Generating complex, nonlinear datasets appropriate for use with deep learning/black box models which 'need' nonlinearity


Primary LanguagePythonApache License 2.0Apache-2.0

make_tabular_data

Inspired by sklearn.datasets.make_classification, which in turn is based on work for NIPS 2003 feature selection challenge [1] - targeting linear classifiers. Here the focus is on generating more complex, nonlinear datasets appropriate for use with deep learning/black box models which 'need' nonlinearity - otherwise you would/should use a simpler model.

Approach

Ideally, the method would provide a concise specification to generate tabular data with sensible defaults. The specification should provide knobs that the end user can dial up or down to see it's downstream impact.

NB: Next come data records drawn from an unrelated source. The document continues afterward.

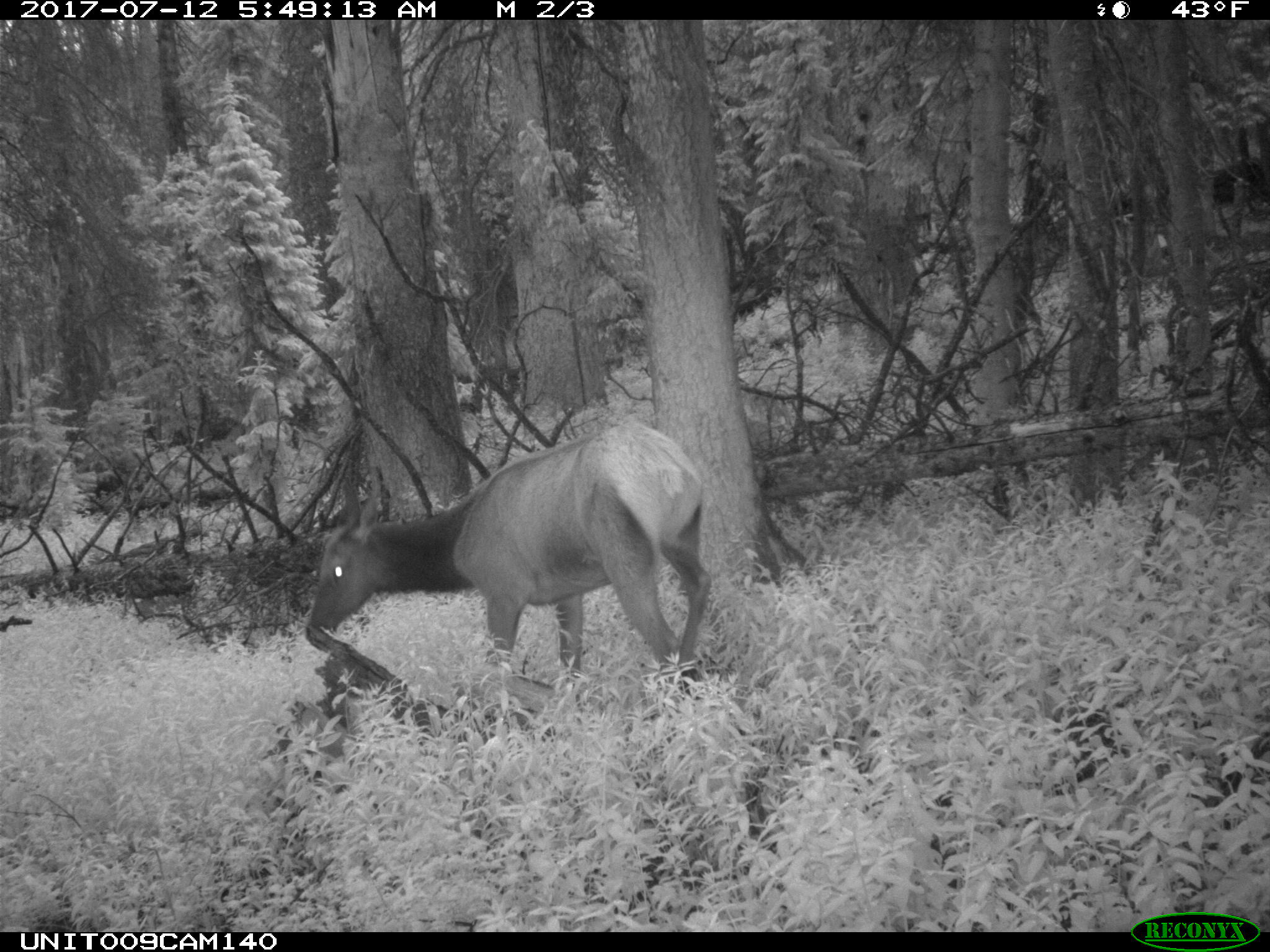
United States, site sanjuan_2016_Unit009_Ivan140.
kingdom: Animalia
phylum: Chordata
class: Mammalia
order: Artiodactyla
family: Cervidae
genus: Cervus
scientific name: Cervus elaphus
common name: red deer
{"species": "Cervus elaphus (red deer)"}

Copulas are a model for specifying the joint probability p(x1, x2, ..., xn) given a correlation structure along with specifications for the marginal distribution of each feature. The current implementation uses a multivariate normal distribution with specified covariance matrix. Future work can expand this choice to other multivariate distributions.

Features:

Inputs:

  • specify the marginal distribution of a column

  • correlation (correlated but not dependent)

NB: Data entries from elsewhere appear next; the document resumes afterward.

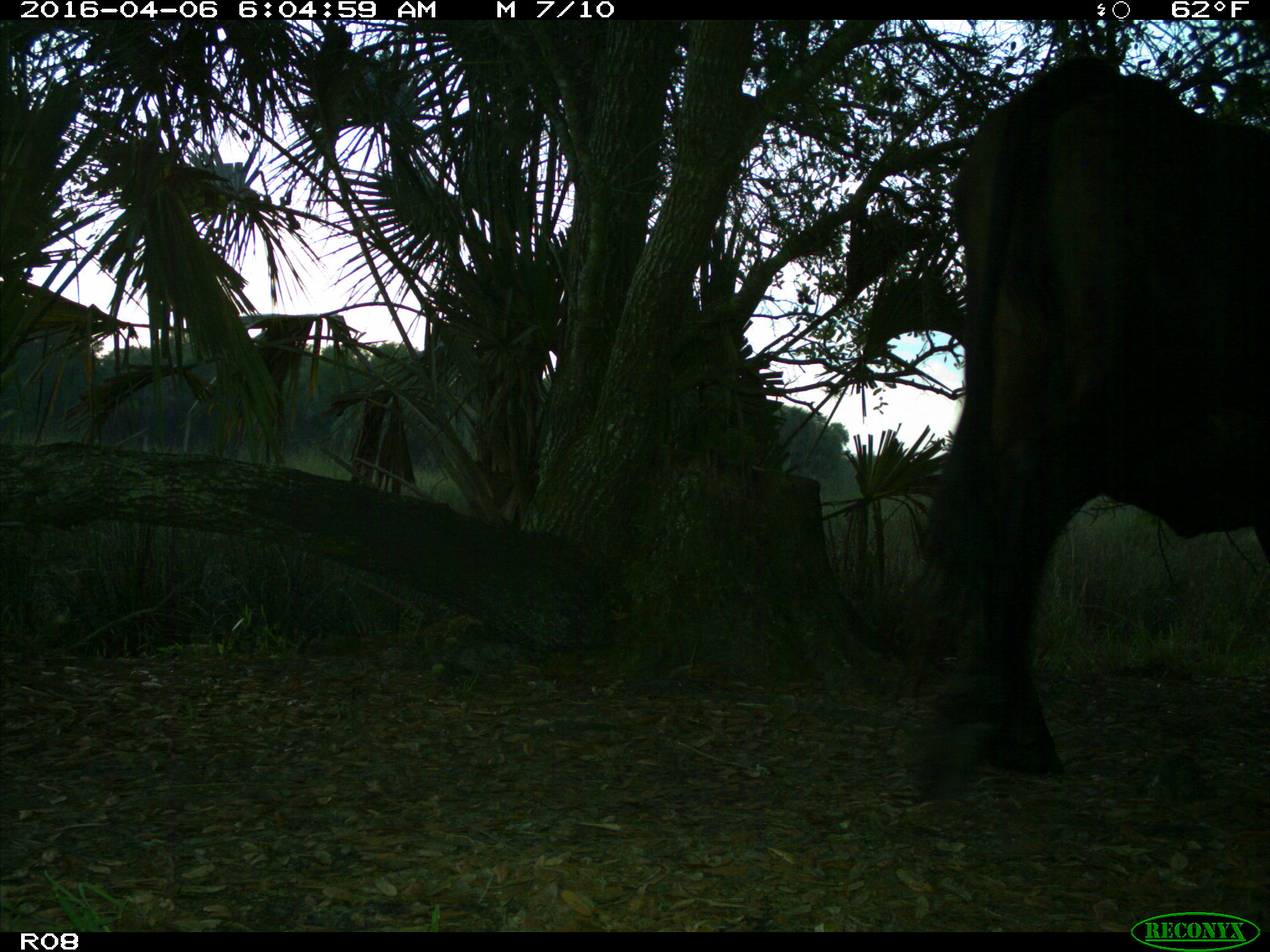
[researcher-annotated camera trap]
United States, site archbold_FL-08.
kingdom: Animalia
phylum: Chordata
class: Mammalia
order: Artiodactyla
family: Bovidae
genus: Bos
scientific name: Bos taurus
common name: domestic cow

  • prescaled inputs using MinMaxScaler (TODO: add StdScaler, etc.)

  • nuisance variables - carry no signal, set the lower limit on 'acceptable' feature importance

  • redundant (correlated and dependent - say by a linear combo of informative features)

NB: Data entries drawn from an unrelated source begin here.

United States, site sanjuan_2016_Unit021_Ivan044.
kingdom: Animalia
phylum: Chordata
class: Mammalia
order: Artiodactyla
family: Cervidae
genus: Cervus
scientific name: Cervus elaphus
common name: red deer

  • separation between classes (can we filter +/- k% on either side of p_thresh to create separation?)

  • overlap - since we have ground truth probabilities, we could sample from a binomial distribution with probability of (py|x) to determine labels - this would work in conjuction with sig_k which controls the steepness of the sigmoid

  • noise level - apply after we generate regression values/labels

    • gaussian white on X
    • percentage shuffled (see e.g. flip_y in make_classification)
  • categorical features (stretch)

  • outlier generation (stretch, new)

  • create fake PII with pydbgen (stretch, new)

Output:

  • functional dependence y_reg = f(x) where y_reg is a float - implemented via sympy symbolic expression
  • mapping from y_reg value to y_class
    • partition and label - e.g. y_class = y_reg < np.median(y_reg)
    • sigmoid
    • Gompertz curve (a parameterized sigmoid - would give control over uncertainty?
    • these last two provide ground truth P(y|x) (regression -> probability -> label) -[ ] noise (e.g. flip_y) -[ ] map class to probability using random draw from binomial distribution

Parameters

name type default description
n_samples int (default=100) The number of samples.
n_informative int (default=2) The number of informative features - these should all be represented in the symbolic expression used to generate y_reg
n_nuisance int (default=0) The number of nuisance features - these should not be included in the symbolic expression - and hence have no role in the DGP.
n_clases int (default=2) the number of classes
dist list a list of the marginal distributions to apply to the features/columns
cov matrix a square numpy array with dimensions (??? x ???) - should be n_total where n_total=n_informative + n_nuisance
expr sympy expr an expression providing y = f(X)
sig_k float (default=1.0) the steepness of the sigmoid used in mapping y_reg to y_prob
sig_x0 float (default=None) the center point of the sigmoid used in mappying y_reg to y_prob
p_thresh float (default=0.5) threshold probability that determines boundary between classes
noise_level_x float (default=0.0) level of Gaussian white noise to apply to X
noise_level_y float (default=0.0) level of Gaussian white noise to apply to y_label (like flip_y)

Getting Started

Local Installation

python3 -m venv .venv
source .venv/bin/activate
pip install -r requirements.txt
pip install -e .

Tests

To run tests:

$ python -m pytest tests/

Referencing this library

If you use this library in your work, please cite our paper:

@inproceedings{barr:2020,
  author    = {Brian Barr and Ke Xu and Claudio Silva and Enrico Bertini and Robert Reilly and  C. Bayan Bruss and Jason D. Wittenbach},
  title     = {{Towards Ground Truth Explainability on Tabular Data}},
  year      = {2020},
  maintitle = {International Conference on Machine Learning},
  booktitle = {2020 ICML Workshop on Human Interpretability in Machine Learning (WHI 2020)},
  date = {2020-07-17},
  pages = {362-367},
}                             

Notes

If you have tabular data, and want to fit a copula from it, consider this python library: copulas
Quick visual tutorial of copulas and probability integral transform.

References

[1] Guyon, “Design of experiments for the NIPS 2003 variable selection benchmark”, 2003.